The Rhai scripting session

An orchestrator (a human, or a model acting as one) drives a repl::session::ReplSession one cell at a time. Each cell is a small Rhai script evaluated with eval_cell(script), returning a [ReplResult].

use tinyagents::ReplSession;          // feature = "repl"

let mut session = ReplSession::new();
let r1 = session.eval_cell("let counter = 5; counter")?;   // value = Int(5)
let r2 = session.eval_cell("counter + 1")?;                // value = Int(6)

Top-level let bindings survive into the next cell — the same idea as RLM's persistent locals: a model can stash an intermediate result in a variable on one line and consume it on the next, instead of re-deriving it from a giant prompt. Construct a default stateless session with ReplSession::new(); supply registries, a custom policy, application state, or a run context with the with_* builder methods (with_capabilities, with_policy, with_state). Each rebuilds the sandboxed engine so the capability functions resolve against the new wiring.

**THE TASKS**
• A. Return the part of the Rhai scripting session passage from "let mut session" up to and including "value = Int(6)", unchanged.
• B. Carry the Rhai scripting session passage forward from its final sentence.

**ENTRIES SHOWN**
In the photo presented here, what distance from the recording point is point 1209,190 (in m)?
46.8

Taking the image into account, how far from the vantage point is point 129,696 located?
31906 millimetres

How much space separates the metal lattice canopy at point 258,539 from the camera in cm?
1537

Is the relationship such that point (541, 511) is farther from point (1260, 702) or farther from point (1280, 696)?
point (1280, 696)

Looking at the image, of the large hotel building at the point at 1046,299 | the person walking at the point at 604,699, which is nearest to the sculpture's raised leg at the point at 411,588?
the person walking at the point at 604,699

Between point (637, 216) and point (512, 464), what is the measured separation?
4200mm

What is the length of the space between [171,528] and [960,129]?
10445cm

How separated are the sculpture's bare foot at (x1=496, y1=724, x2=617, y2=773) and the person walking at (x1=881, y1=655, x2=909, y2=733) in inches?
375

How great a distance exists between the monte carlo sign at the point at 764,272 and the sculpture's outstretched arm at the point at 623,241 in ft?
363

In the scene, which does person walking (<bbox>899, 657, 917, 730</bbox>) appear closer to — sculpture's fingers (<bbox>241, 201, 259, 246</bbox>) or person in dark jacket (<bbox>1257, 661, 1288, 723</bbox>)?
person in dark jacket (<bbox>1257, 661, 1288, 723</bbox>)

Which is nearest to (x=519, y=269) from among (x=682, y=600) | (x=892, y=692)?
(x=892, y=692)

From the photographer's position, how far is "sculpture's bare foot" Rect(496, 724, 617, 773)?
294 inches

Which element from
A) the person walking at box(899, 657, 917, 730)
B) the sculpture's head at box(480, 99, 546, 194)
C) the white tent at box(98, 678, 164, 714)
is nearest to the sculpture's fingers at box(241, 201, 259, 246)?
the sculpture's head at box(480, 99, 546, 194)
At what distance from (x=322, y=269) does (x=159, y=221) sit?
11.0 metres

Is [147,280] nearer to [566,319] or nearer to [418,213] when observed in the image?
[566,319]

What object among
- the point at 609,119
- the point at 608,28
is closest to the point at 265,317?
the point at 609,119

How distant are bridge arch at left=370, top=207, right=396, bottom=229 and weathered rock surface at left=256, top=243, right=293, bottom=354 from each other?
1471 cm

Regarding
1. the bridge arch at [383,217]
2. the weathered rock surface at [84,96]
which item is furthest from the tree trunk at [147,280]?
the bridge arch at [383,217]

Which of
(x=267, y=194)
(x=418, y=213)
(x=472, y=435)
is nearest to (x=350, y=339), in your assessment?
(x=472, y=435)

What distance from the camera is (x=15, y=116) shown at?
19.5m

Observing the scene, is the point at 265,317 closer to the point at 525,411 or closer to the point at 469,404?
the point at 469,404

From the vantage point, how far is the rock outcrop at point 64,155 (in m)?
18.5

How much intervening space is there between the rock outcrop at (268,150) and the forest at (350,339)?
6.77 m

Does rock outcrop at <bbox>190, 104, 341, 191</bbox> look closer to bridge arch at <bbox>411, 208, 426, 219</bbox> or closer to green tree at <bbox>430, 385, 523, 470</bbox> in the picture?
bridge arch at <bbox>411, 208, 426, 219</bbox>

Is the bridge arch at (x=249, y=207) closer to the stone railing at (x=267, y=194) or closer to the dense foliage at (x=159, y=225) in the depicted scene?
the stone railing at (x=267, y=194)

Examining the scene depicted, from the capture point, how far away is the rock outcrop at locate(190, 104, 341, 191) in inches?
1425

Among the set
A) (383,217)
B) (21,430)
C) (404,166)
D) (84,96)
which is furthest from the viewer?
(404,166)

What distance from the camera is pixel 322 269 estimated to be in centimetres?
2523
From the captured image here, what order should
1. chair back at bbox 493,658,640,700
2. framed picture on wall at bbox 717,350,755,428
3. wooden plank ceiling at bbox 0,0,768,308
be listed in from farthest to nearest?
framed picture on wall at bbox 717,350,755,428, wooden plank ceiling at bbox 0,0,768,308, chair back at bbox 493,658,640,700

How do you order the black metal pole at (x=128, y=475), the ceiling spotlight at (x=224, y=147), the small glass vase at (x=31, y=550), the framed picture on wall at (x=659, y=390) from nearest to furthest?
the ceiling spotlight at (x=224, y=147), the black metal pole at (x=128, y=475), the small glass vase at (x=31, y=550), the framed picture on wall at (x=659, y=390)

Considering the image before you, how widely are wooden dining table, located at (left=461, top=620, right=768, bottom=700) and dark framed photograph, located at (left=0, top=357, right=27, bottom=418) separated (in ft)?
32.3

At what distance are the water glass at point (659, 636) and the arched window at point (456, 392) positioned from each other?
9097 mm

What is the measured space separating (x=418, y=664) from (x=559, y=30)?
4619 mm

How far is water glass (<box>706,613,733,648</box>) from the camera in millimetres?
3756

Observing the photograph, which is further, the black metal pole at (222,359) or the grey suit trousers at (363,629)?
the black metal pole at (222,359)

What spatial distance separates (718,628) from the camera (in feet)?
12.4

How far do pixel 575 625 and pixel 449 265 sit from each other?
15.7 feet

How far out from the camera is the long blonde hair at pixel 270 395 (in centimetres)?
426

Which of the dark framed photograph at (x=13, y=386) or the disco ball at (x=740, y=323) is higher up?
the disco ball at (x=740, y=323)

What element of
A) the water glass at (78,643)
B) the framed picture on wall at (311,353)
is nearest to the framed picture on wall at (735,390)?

**TASK-BY-TASK ANSWERS**
• A.
let mut session = ReplSession::new();
let r1 = session.eval_cell("let counter = 5; counter")?;   // value = Int(5)
let r2 = session.eval_cell("counter + 1")?;                // value = Int(6)

• B.
Persistent namespace and reserved names

The namespace is a [ReplVariables] wrapper around a persistent Rhai Scope. After every cell the runtime restores a set of reserved names to their session baseline, so a script may read or temporarily shadow them but cannot permanently replace the session's data slots or capability functions.

  • Reserved variables (RESERVED_VARIABLES): context, state, messages, history, run, answer. Seed the data slots with set_context(...) / set_state_var(...); arbitrary non-reserved variables go through ReplVariables::set (which rejects reserved names).
  • Reserved capability functions (RESERVED_FUNCTIONS): the 16 host built-ins below. Rhai resolves call expressions against the function namespace, which is independent of variables, so a let cannot replace them; the runtime also scrubs any same-named variable a script introduces.

reserved_names() iterates both lists.

Capability built-ins

Every built-in registered on the engine is a host capability, not a script-native side effect: each resolves a name through the session's [CapabilityRegistry], enforces the [ReplPolicy] call/recursion limits, records a [ReplCallRecord], and lowers to the real harness/graph runtime.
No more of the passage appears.